O roteiro dos demiurgos tucanos é tão esperto que salta à vista. Investem na aplicação de medidas que solapam a própria estrutura do Estado brasileiro, mas buscam se livrar da conta do desastre. Almejam o terreno livre para uma candidatura lépida e fagueira, em 2018. Até lá, uma renhida campanha de destruição da reputação de Lula ou mesmo sua prisão seria uma mão na roda.

Quem conhece um pouco da história do PMDB, pode facilmente perceber que a agremiação pode ser tudo, exceto: ser composto por uma plêiade de otários e um partido de puro sangue neoliberal.

O PMDB nunca foi abertamente neoliberal. Participou de governos com essa matriz, o que é diferente. Em seu auge foi devoto do nacional-desenvolvimentismo, como atesta o programa “Esperança e mudança”, de 1982, hoje totalmente esquecido.

Sempre ancorou sua legitimidade na indústria (Fiesp e congêneres), no agronegócio, passando pela burguesia com transações vinculadas ao Estado (empreiteiras e prestadoras de serviço) e no médio e pequeno empresariado.

Os correligionários do presidente não fazem isso por algum compromisso cívico, mas pelos interesses que representam e por boa dose de oportunismo misturado com demagogia.

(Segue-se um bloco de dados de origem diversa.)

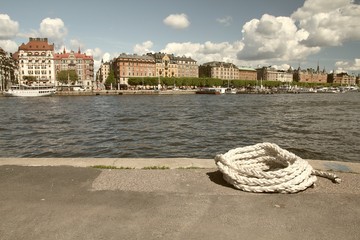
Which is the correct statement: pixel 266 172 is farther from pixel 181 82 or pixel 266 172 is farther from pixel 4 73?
pixel 181 82

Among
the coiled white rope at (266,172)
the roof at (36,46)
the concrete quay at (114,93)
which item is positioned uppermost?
the roof at (36,46)

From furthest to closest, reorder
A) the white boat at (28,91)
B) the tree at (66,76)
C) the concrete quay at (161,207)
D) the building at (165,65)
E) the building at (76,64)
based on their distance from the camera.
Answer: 1. the building at (165,65)
2. the building at (76,64)
3. the tree at (66,76)
4. the white boat at (28,91)
5. the concrete quay at (161,207)

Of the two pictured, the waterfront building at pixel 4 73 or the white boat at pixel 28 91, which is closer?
the white boat at pixel 28 91

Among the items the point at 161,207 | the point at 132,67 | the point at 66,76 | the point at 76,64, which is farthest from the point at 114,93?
the point at 161,207

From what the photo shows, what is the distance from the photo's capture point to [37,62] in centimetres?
13575

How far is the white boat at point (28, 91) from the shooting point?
93.0 meters

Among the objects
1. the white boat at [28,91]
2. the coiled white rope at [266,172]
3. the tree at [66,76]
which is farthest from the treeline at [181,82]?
the coiled white rope at [266,172]

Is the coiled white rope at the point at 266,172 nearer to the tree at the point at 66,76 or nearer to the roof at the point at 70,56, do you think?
the tree at the point at 66,76

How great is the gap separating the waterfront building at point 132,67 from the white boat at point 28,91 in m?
51.1

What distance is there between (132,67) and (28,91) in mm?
64977

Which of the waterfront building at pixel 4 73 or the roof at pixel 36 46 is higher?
the roof at pixel 36 46

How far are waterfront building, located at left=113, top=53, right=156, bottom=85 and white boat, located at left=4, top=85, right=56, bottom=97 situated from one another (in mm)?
51117

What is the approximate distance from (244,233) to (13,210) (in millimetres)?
3267

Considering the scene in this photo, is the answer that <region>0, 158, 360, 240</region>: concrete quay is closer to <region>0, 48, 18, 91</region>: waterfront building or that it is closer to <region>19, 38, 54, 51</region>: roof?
<region>0, 48, 18, 91</region>: waterfront building
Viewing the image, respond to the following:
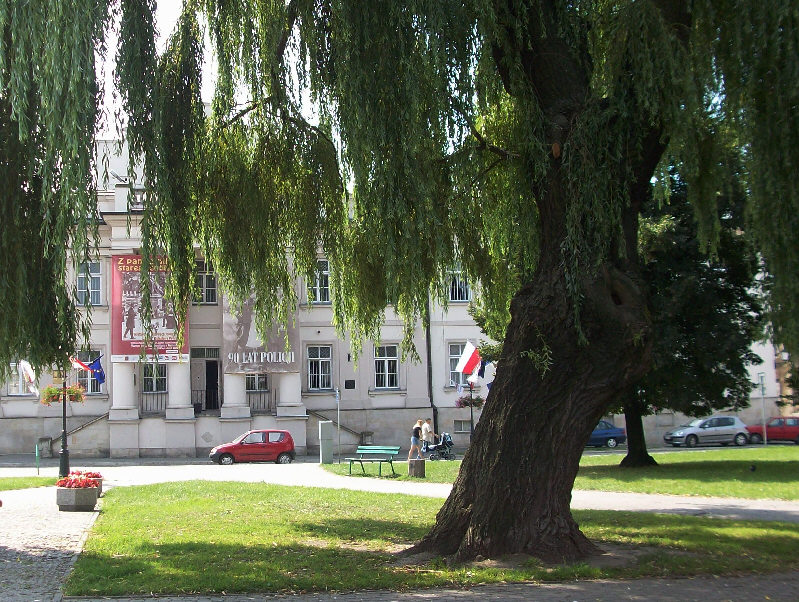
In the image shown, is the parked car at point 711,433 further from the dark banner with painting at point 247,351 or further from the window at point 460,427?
the dark banner with painting at point 247,351

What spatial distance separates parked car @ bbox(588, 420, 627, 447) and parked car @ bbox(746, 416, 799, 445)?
6834 millimetres

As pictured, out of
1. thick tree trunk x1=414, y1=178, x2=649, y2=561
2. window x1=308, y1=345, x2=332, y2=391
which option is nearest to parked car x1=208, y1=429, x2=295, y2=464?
window x1=308, y1=345, x2=332, y2=391

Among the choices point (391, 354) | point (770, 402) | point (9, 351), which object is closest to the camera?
point (9, 351)

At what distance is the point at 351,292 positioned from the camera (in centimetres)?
1367

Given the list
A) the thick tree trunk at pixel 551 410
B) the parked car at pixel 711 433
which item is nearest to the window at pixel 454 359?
the parked car at pixel 711 433

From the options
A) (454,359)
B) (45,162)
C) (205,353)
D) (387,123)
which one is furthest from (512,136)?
(205,353)

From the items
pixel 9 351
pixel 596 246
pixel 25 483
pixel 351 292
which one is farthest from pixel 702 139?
pixel 25 483

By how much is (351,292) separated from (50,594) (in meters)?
6.54

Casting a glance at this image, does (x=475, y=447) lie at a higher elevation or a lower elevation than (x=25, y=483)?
higher

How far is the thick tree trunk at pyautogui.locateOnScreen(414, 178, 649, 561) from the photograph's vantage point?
32.4 ft

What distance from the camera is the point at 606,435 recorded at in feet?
141

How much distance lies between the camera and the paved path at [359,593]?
8430 millimetres

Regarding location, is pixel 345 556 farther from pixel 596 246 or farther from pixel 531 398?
pixel 596 246

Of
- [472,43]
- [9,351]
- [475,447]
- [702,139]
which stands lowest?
[475,447]
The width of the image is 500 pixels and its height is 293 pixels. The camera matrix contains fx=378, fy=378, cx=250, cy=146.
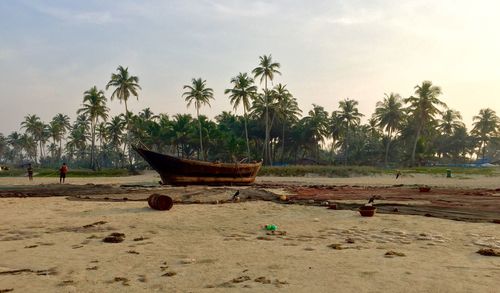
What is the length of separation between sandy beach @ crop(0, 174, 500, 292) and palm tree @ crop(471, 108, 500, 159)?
248 feet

A legenda de Renan Calheiros, Romero Jucá e Eliseu Padilha necessita de votos para sobreviver. Votos calcados em clientelismo e em sua capacidade de se infiltrar nos meandros do Estado. Assim, sua defesa do que se convencionou chamar de “Estado mínimo” tem limites impostos por sólidos interesses imediatos.

Não é o caso dos tucanos, mais ligados ao capital financeiro, o que pode ser atestado por suas indicações para a área econômica e para a diplomacia do governo.

Representação política

As diferenças entre PSDB e PMDB, portanto, não se resumem às siglas. São representações políticas de frações do capital em disputa aberta pelo Estado.

Apesar do anúncio das privatizações, é bem possível que Michel Temer vacile em acelerar ainda mais as medidas recessivas contidas em seu ideário inicial, o documento Ponte para o futuro.

Caso hesite, como vinha fazendo, prepostos do capital não hesitarão em novamente puxar a faca. Capas de revistas, manchetes, denúncias e discursos indignados no Congresso darão o recado.

Dessa constatação vem o título deste artigo. Michel Temer depende do apoio de forças sobre as quais não exerce o menor controle. Essas poderosas vertentes do capital garantem o golpe, mas não seu governo.

A tática do tucanato ainda não é clara. Se o governo não entrar nos eixos, poderiam até fazer do "Fora Temer" uma medida concreta, com eleição indireta no início de 2017.

Aí se lograria obter a “pacificação nacional”, tão propalada nos últimos meses.

Falta ainda combinar com os russos. Quer dizer, com as ruas.